A stab of a button produced Major Yamota’s assistant, who rushed away the bundle of forms. Seconds later the sound of a photocopier could be heard through the walls.

“Why do I need their permission?” Kit demanded.

“Because of the complication,” said Major Yamota, and before Kit could ask which complication, the Major told him. “It seems the two of you were not married.”

“But we…”

“Under Japanese law,” said the Major. “Citizens who wed abroad must register their marriage with the relevant ward office within a year. This did not happen. As you were not actually married to Miss Tanaka your rights to information are limited by statutory regulation. Her family also have the right to claim her remains. I should probably tell you,” he added, “that the funeral was yesterday.”

“In Tokyo?”

“No,” said Major Yamota. “They took her home.”

Kit knew where Yoshi’s sister lived and that Yoshi had an aunt in Kobe. Yoshi and Kit had shared a bed, lived in the same house, and together run a bar but he still didn’t know where she’d been born. Some shitty little village in the hills…That was what Yoshi said, when he asked her in the early days.

He had no idea which village or which hills.

CHAPTER 14 — Friday, 15 June

Major Yamota cut Kit loose from Azabu station with the two suitcases full of clothes he hadn’t chosen and a replacement resident’s permit. He had some money in his wallet and about 2,000,000 yen in his savings, roughly £10,000. Without it ever being put into words, Mr. Oniji had made it clear that Kit’s job teaching English to Mrs. Oniji was now over. At the door to his office, Major Yamota asked Kit where he intended to go.

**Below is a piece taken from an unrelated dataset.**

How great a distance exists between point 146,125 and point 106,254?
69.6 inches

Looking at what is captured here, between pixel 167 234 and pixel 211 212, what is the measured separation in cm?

“Back to the bar,” Kit said.

The Major opened his mouth to say something, then changed his mind. This is no longer my business, said the expression on his face. That Kit could read Major Yamota’s expression was a surprise. Maybe Kit had learned more from his time in Tokyo than he thought.

The wind outside was warm and stank of the river, which was a slightly sour smell, like that of an unwashed dog. It was years since Kit had smoked anything but the dragon, but a slot machine stood outside the steps to the metro and he found himself feeding coins into the slot before he even realised what he was doing.

Crumpling cellophane, Kit pushed the wrapper deep into his pocket and realised he still needed a light.

“Here,” said a boy. He looked about thirteen, bleach-blond hair and brutally ripped jeans. Too old to be out this early from school, but still young enough to offer his lighter to a foreigner standing on a street corner with an unlit cigarette.